▶ [Document text]:
There are uncertainties in successfully integrating our acquisitions.
Integrating acquired businesses and properties involves a number of special risks. These
risks include the possibility that management may be distracted from regular business concerns by
the need to integrate operations and that unforeseen difficulties can arise in integrating
operations and systems and in retaining and assimilating employees. Any of these or other similar
risks could lead to potential adverse short-term or long-term effects on our operating results.
Our operations are subject to numerous risks of oil and gas drilling and production activities.
Oil and gas drilling and production activities are subject to numerous risks, including the
risk that no commercially productive oil or natural gas reservoirs will be found. The cost of
drilling and completing wells is often uncertain. Oil and gas drilling and production activities
may be shortened, delayed or canceled as a result of a variety of factors, many of which are beyond
our control. These factors include:
The prevailing prices of oil and natural gas also affect the cost of and the demand for
drilling rigs, production equipment and related services.

▶ [Raw data]:

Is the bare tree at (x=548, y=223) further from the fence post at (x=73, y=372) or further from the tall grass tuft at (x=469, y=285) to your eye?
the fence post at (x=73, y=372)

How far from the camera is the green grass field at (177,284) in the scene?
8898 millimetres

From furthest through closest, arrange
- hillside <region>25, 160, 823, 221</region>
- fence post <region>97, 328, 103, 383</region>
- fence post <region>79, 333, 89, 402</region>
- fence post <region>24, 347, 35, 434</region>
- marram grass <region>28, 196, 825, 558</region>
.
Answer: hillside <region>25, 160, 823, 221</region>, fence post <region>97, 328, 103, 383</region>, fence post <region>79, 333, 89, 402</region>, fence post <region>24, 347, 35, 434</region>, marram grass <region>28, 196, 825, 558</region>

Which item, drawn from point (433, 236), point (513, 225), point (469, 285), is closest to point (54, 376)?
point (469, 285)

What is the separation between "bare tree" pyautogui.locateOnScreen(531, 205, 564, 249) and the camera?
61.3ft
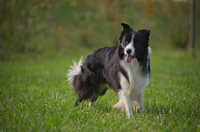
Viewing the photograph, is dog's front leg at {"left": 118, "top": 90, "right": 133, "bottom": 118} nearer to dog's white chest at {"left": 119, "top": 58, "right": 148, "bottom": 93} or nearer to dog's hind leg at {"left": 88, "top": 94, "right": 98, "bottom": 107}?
dog's white chest at {"left": 119, "top": 58, "right": 148, "bottom": 93}

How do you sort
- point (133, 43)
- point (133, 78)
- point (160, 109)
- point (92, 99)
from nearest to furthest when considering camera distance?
point (133, 43) < point (133, 78) < point (160, 109) < point (92, 99)

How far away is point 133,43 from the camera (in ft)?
15.3

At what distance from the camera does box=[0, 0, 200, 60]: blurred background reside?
51.2 feet

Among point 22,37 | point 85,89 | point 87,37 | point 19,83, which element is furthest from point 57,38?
point 85,89

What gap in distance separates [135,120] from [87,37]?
19.7 m

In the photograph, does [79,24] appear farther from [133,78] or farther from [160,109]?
[133,78]

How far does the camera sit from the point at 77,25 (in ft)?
81.0

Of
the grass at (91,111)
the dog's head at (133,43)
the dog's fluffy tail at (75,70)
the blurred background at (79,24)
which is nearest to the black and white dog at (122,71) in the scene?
the dog's head at (133,43)

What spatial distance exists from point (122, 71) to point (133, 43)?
1.87ft

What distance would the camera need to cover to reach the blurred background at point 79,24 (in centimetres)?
1559

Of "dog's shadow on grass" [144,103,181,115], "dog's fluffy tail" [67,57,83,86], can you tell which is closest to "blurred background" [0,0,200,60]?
"dog's fluffy tail" [67,57,83,86]

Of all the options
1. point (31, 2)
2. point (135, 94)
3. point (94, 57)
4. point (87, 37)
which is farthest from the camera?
point (87, 37)

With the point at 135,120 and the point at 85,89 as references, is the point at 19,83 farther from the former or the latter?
the point at 135,120

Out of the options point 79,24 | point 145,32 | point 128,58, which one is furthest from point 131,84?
point 79,24
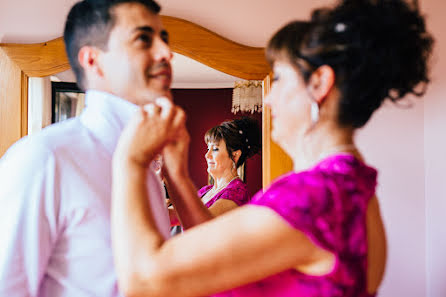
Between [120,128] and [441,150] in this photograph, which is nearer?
[120,128]

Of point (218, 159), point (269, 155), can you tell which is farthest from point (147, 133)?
point (269, 155)

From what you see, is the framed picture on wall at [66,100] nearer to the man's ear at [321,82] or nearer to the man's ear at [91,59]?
the man's ear at [91,59]

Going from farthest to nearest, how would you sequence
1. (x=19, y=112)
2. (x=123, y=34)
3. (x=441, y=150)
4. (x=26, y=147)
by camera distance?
(x=441, y=150)
(x=19, y=112)
(x=123, y=34)
(x=26, y=147)

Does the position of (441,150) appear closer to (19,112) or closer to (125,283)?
(125,283)

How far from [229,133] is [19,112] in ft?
3.37

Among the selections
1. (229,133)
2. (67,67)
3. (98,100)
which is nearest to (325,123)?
(98,100)

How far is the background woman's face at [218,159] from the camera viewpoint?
189cm

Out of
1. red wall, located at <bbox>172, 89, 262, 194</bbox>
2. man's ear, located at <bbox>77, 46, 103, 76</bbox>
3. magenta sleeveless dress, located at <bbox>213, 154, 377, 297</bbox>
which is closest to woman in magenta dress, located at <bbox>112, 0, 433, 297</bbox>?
magenta sleeveless dress, located at <bbox>213, 154, 377, 297</bbox>

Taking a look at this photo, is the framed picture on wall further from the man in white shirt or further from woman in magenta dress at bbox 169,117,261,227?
the man in white shirt

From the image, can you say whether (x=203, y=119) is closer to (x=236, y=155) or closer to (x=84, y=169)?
(x=236, y=155)

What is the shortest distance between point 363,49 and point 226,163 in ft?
4.07

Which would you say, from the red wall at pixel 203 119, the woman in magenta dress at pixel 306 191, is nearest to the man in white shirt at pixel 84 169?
the woman in magenta dress at pixel 306 191

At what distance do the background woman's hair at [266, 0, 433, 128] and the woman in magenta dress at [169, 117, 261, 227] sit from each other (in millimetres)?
1112

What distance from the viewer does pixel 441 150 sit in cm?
206
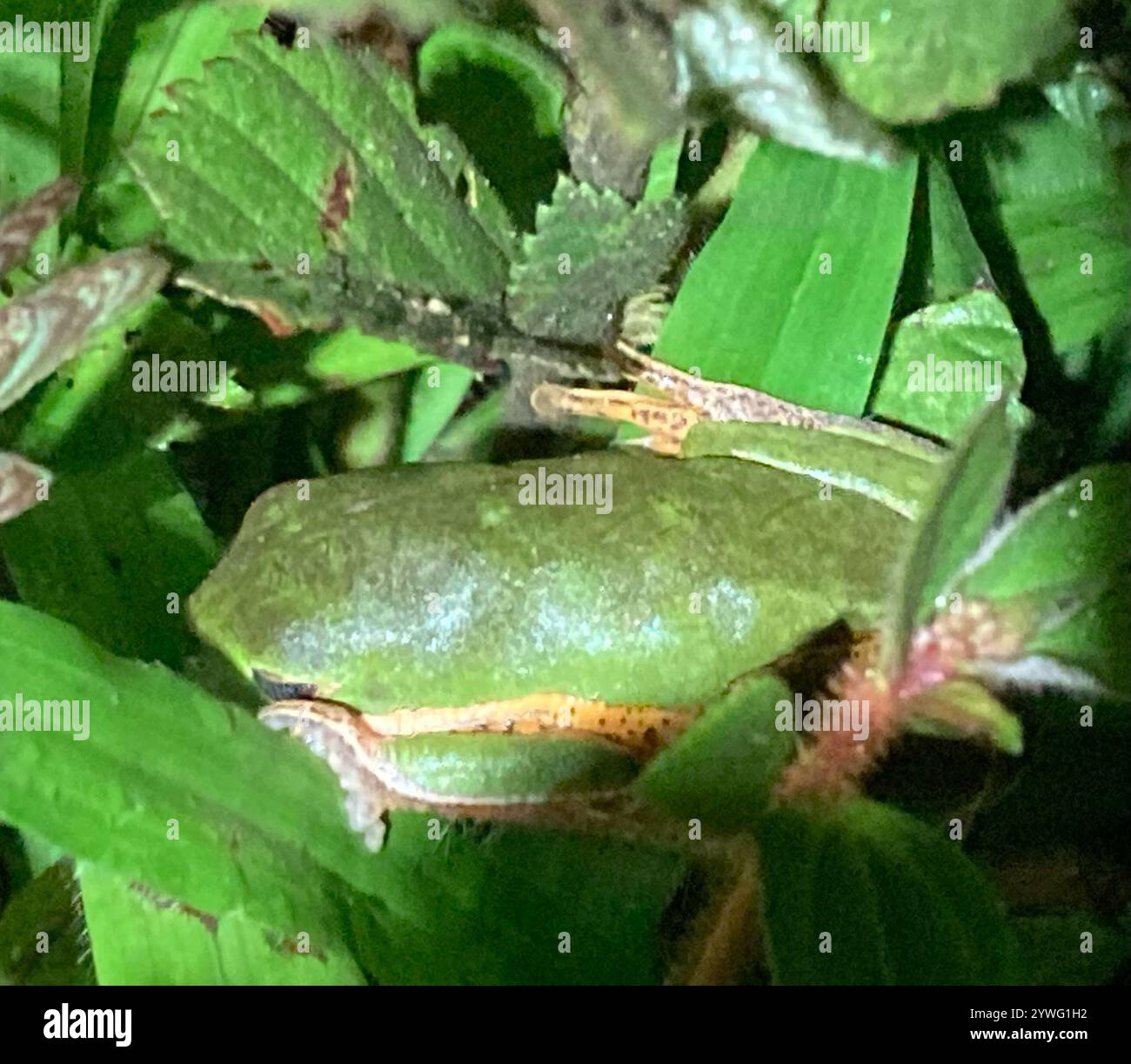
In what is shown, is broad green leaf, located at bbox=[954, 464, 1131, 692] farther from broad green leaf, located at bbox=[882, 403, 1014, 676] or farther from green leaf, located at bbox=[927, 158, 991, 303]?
green leaf, located at bbox=[927, 158, 991, 303]

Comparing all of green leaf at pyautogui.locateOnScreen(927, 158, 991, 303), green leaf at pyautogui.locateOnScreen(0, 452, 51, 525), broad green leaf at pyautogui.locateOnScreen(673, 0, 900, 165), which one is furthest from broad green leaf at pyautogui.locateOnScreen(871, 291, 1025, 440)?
green leaf at pyautogui.locateOnScreen(0, 452, 51, 525)

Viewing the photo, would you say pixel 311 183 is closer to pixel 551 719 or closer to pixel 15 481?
pixel 15 481

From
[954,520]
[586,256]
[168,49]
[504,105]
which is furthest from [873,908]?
[168,49]

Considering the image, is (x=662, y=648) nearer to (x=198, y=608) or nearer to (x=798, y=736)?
(x=798, y=736)

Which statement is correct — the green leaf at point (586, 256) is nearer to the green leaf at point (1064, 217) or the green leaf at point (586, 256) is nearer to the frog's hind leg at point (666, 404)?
the frog's hind leg at point (666, 404)
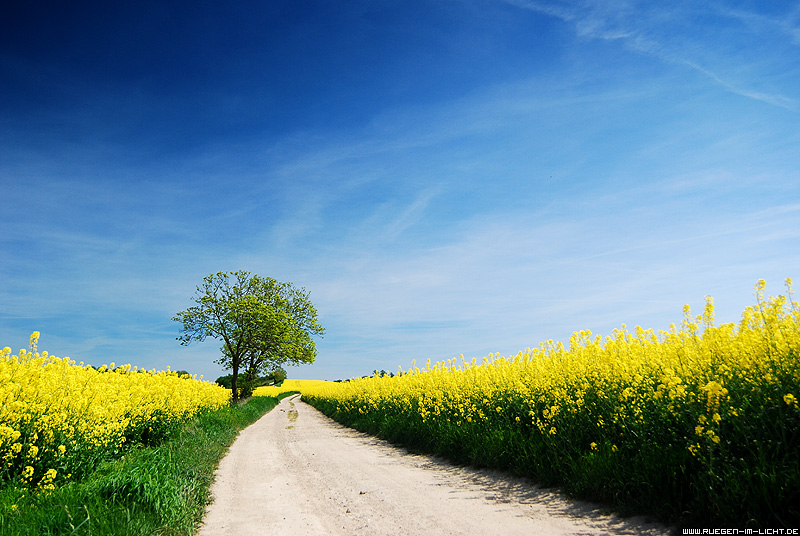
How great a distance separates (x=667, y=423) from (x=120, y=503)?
272 inches

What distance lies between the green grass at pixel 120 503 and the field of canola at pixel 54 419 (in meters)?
0.37

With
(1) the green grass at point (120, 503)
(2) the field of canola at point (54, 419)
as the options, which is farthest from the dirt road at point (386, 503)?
(2) the field of canola at point (54, 419)

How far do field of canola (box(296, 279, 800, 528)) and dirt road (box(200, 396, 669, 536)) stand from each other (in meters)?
0.44

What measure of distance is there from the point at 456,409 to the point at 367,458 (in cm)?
264

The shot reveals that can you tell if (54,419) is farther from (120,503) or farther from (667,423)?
(667,423)

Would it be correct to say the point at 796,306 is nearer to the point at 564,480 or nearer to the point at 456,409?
the point at 564,480

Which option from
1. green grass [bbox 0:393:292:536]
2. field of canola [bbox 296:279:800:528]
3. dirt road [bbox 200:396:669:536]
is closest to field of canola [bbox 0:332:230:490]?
green grass [bbox 0:393:292:536]

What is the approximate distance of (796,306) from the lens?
5.41m

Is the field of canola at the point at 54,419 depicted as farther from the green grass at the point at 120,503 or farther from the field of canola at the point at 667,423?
the field of canola at the point at 667,423

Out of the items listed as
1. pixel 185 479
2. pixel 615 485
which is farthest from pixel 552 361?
pixel 185 479

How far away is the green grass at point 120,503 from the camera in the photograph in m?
4.36

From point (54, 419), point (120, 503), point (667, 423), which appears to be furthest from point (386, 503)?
point (54, 419)

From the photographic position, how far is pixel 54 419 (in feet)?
21.3

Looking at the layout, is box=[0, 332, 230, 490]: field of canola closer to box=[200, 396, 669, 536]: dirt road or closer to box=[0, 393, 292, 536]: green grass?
box=[0, 393, 292, 536]: green grass
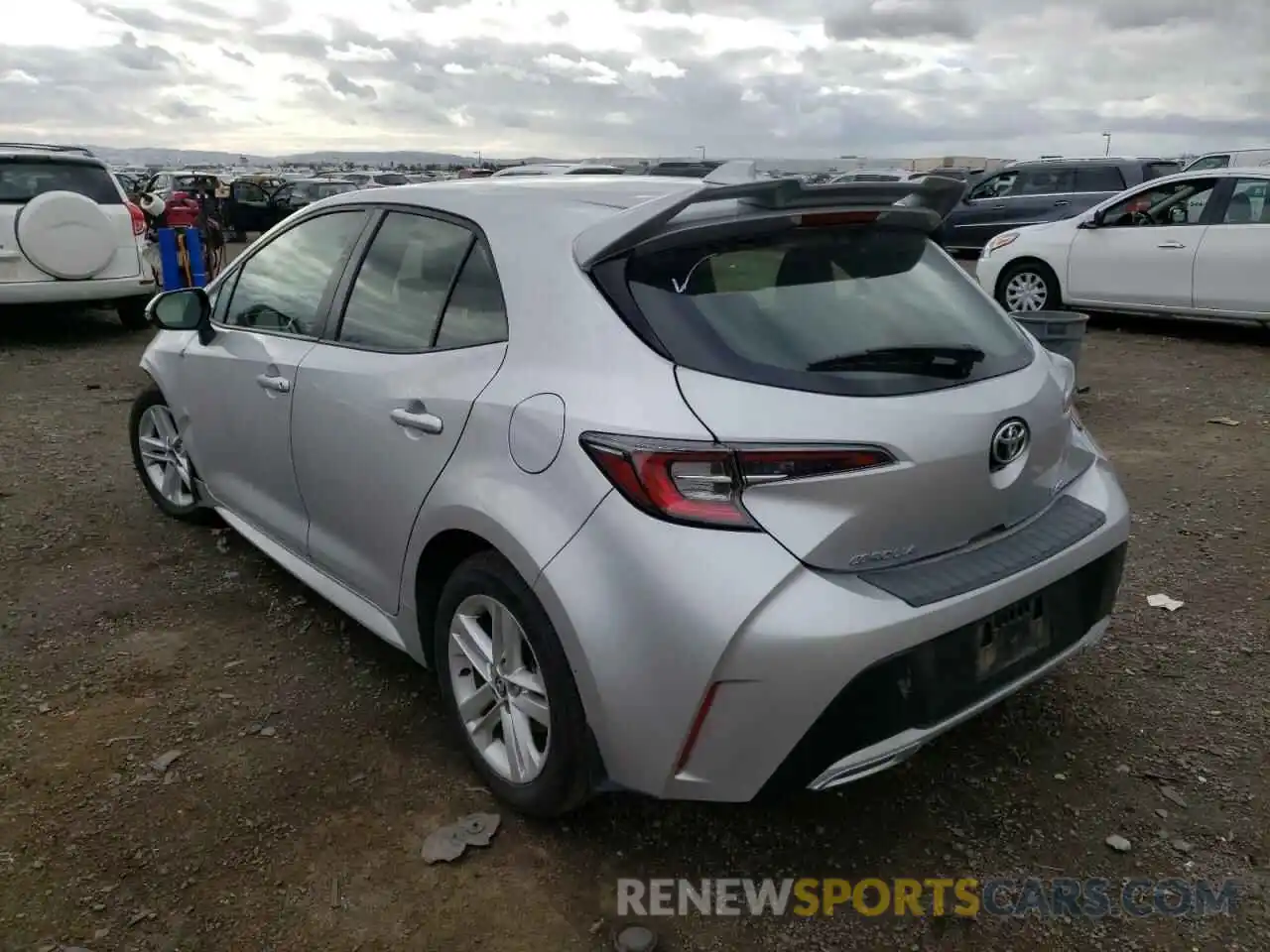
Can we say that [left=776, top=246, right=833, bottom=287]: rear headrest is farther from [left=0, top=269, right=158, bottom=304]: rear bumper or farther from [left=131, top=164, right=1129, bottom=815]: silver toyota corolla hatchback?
[left=0, top=269, right=158, bottom=304]: rear bumper

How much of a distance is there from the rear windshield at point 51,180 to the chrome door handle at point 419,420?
7993mm

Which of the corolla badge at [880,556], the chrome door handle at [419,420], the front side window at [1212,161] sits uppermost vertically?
the front side window at [1212,161]

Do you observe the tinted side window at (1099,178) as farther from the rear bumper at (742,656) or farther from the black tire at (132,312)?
the rear bumper at (742,656)

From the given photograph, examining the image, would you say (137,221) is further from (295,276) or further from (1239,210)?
(1239,210)

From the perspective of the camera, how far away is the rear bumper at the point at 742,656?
2.03 m

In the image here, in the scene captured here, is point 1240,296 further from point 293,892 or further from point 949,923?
point 293,892

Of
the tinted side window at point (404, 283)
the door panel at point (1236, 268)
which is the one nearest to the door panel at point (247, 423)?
the tinted side window at point (404, 283)

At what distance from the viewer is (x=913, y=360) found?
2371 millimetres

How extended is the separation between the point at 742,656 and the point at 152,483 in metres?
3.84

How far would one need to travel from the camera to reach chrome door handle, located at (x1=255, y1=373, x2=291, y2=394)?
3.32 metres

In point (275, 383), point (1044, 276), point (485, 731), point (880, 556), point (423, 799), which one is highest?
point (275, 383)

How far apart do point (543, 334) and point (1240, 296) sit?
8492 millimetres

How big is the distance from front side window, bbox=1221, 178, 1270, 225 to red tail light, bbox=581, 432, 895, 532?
8.54m

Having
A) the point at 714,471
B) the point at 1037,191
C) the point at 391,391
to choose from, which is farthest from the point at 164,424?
the point at 1037,191
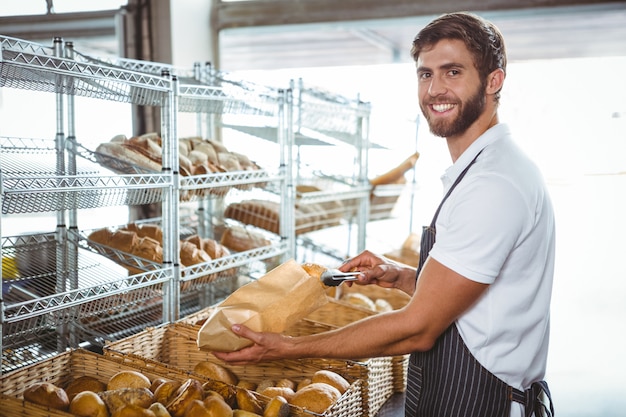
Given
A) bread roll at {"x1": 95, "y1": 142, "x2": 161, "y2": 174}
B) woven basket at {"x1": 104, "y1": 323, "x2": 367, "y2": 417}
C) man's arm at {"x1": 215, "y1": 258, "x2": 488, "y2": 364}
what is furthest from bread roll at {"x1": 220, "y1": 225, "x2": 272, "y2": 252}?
man's arm at {"x1": 215, "y1": 258, "x2": 488, "y2": 364}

▶ [Stated problem A]:
According to the risk-factors text, what do the prevailing prices of oil and natural gas affect?
▶ [Stated problem B]:
Reproduce word for word the stretch of the risk-factors text from "There are uncertainties" through "our operating results.".

▶ [Result A]:
The cost of and the demand for drilling rigs, production equipment and related services.

▶ [Result B]:
There are uncertainties in successfully integrating our acquisitions.
Integrating acquired businesses and properties involves a number of special risks. These
risks include the possibility that management may be distracted from regular business concerns by
the need to integrate operations and that unforeseen difficulties can arise in integrating
operations and systems and in retaining and assimilating employees. Any of these or other similar
risks could lead to potential adverse short-term or long-term effects on our operating results.